Hardware at hackathons is a gamble. We built a full simulation pipeline so the entire agent chain fires live from the frontend without an Arduino on the table.


🏆 Accomplishments We're Proud Of

We came in having never touched Fetch.ai, never used ElevenLabs, and barely knowing what Atlas Vector Search was. 36 hours later every single one of them is talking to each other in a working pipeline.

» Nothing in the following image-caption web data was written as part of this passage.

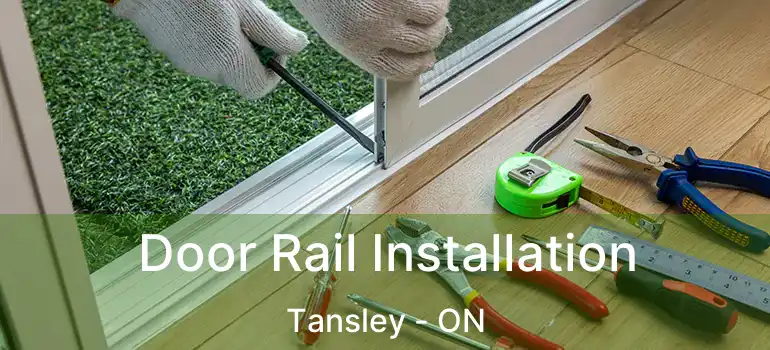  Door Rail Installation Tansley - ON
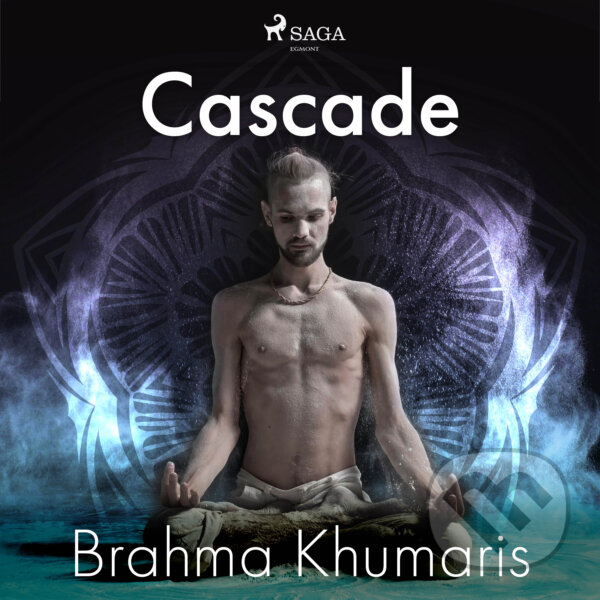 Audiokniha: Cascade (EN) (Brahma Khumaris). Saga Egmont, 2020 Audiokniha: Cascade (EN) (Brahma Khumaris). Saga Egmont, 2020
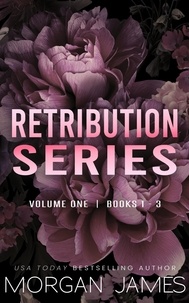  Morgan James - Retribution Series Box Set 1 - Retribution Series, #9.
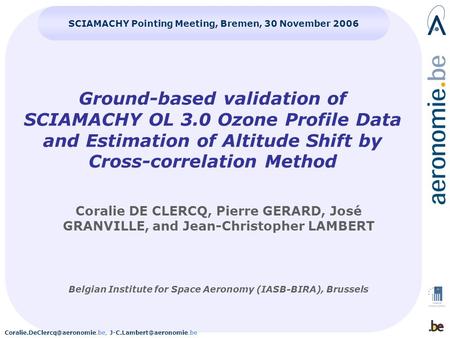 Ground-based validation of SCIAMACHY OL 3.0 Ozone Profile Data and Estimation of Altitude Shift.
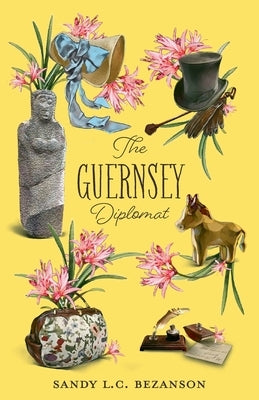 The Guernsey Diplomat by Bezanson, Sandy L. C.
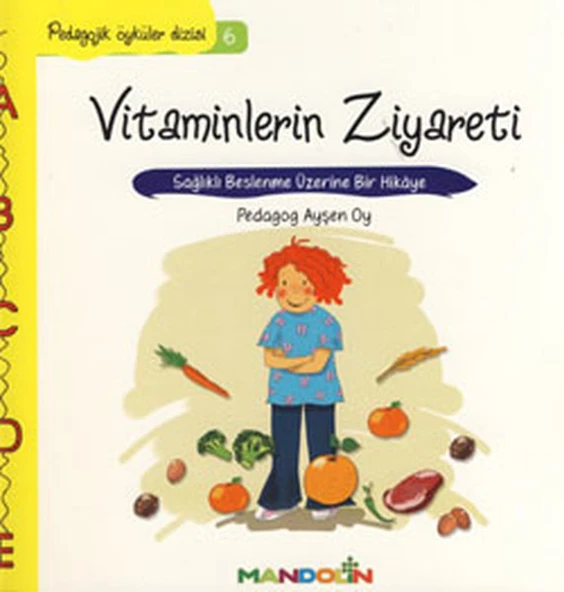 Pedagojik Öyküler 6 - Vitaminlerin Ziyareti ürün görseli 1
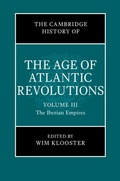 Abbildung von: The Cambridge History of the Age of Atlantic Revolutions: Volume 3, The Iberian Empires - Cambridge University Press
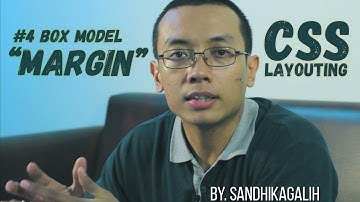 CSS Layouting - #4 Box Model : Margin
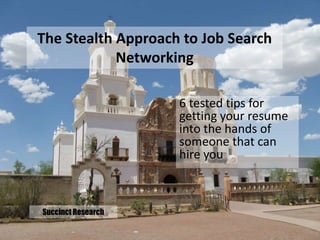 The Stealth Approach to Job Search
            Networking

                    6 tested tips for
                    getting your resume
                    into the hands of
                    someone that can
                    hire you



Succinct Research
 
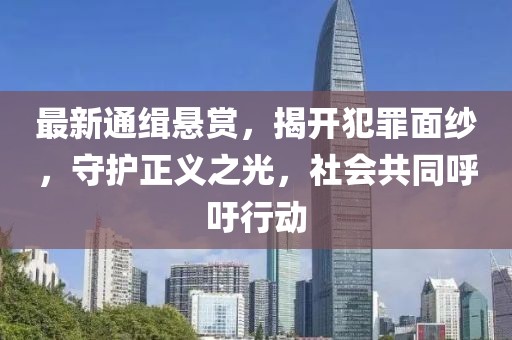 最新通缉悬赏，揭开犯罪面纱，守护正义之光，社会共同呼吁行动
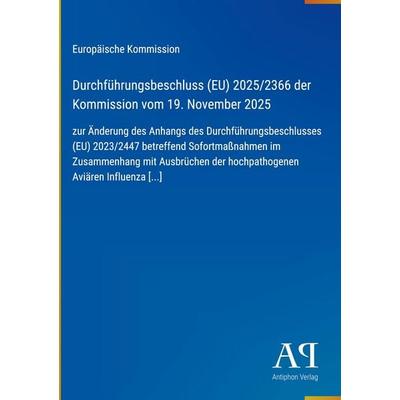 Durchführungsbeschluss (EU) 2025/2366 der Kommission vom 19. November 2025, Gebundene Ausgabe von Europäische Kommission, Antiphon Verlag,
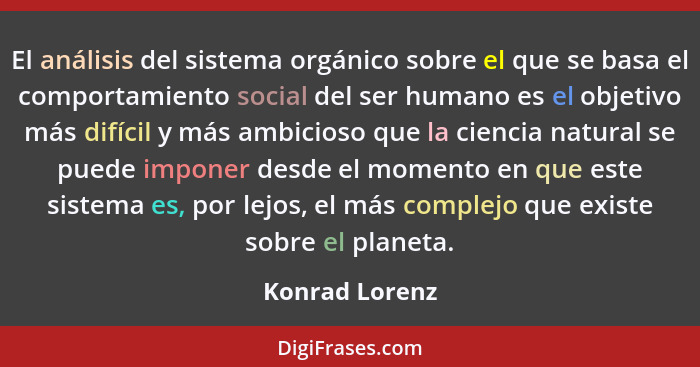 El análisis del sistema orgánico sobre el que se basa el comportamiento social del ser humano es el objetivo más difícil y más ambicio... - Konrad Lorenz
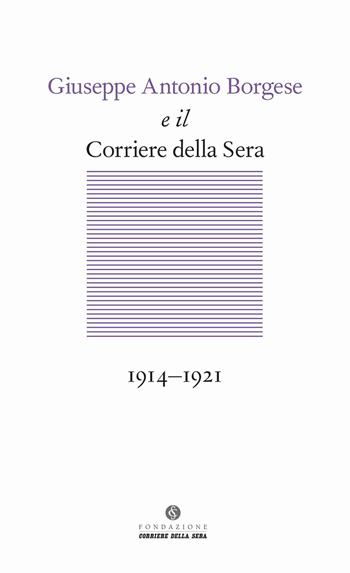 Giuseppe Antonio Borgese e il Corriere della Sera (1914-1921)  - Libro Fondazione Corriere della Sera 2022, Terzapagina | Libraccio.it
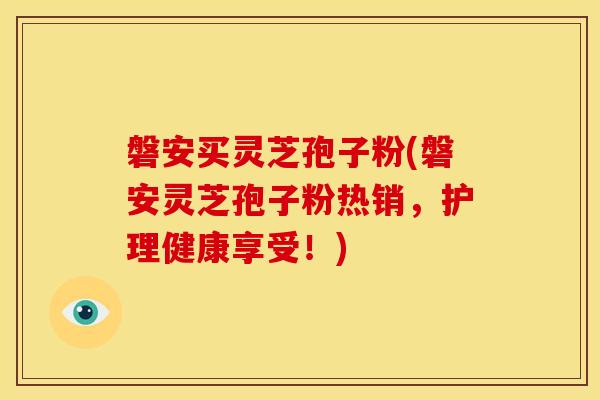 磐安买灵芝孢子粉(磐安灵芝孢子粉热销,护理健康享受!)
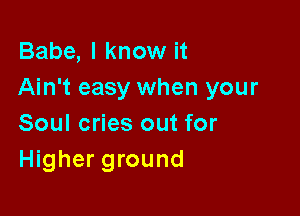 Babe, I know it
Ain't easy when your

Soul cries out for
Higher ground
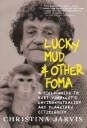 Lucky Mud And Other Foma Av Christina Jarvis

  • Genuinely end-to-end — physical Arduino sensor to Claude-written caregiver email, with vision, multi-agent reasoning, and behavioral learning at every step
  • Claude at four meaningful points — triage, multimodal monitor, alert copy, weekly digest. Not a chatbot wrapper
  • MongoDB doing production-grade work — Vector Search, Atlas Search, behavioral baselines, async Motor, atomic upload gates, cross-process simulation queue, and transactions. In a weekend
  • Cloudinary as a reasoning input — the fl_relative coordinate bridge from Claude vision output to multimodal context is something we're genuinely proud of
  • ElevenLabs end-to-end — turbo vs flash per utterance, Scribe STT, speaker bleed suppression, non-blocking worker. One vendor, both directions
  • Fetch.ai architecturally — real fan-out/fan-in, typed contracts, autonomous interval agents, Agentverse mailbox mode

The part that gets us most isn't any single feature. It's that all of it works together, built by two people in 36 hours on APIs we barely knew existed Friday morning.


📚 What We Learned

  • Multi-agent coordination complexity compounds fast — typed schemas and a single config source of truth are non-negotiable
  • Claude's value is in the prompt design, not the API call — triage and monitor reasoning took more iteration than any feature
  • Baseline learning beats threshold logic — per-person, per-zone, per-time baselines are what make safety systems actually reliable
  • MongoDB's document model is genuinely powerful for fast iteration — not blowing up a schema every hour kept us moving
  • Building something emotionally real is its own engineering challenge — easy to build a sensor dashboard, hard to build something you'd trust with your grandmother

🔮 What's Next for HomePulse AI

  • Mobile push notifications with Claude-generated severity summaries
  • Multi-resident support with per-person profiles and cross-zone awareness
  • Fall detection via pressure mat + vision correlation
  • Caregiver feedback loop to improve Claude's triage calibration over time
  • HIPAA-aware data handling for real healthcare deployment

HomePulse won't replace being there. But it might mean the difference between forty minutes on a kitchen floor — and five.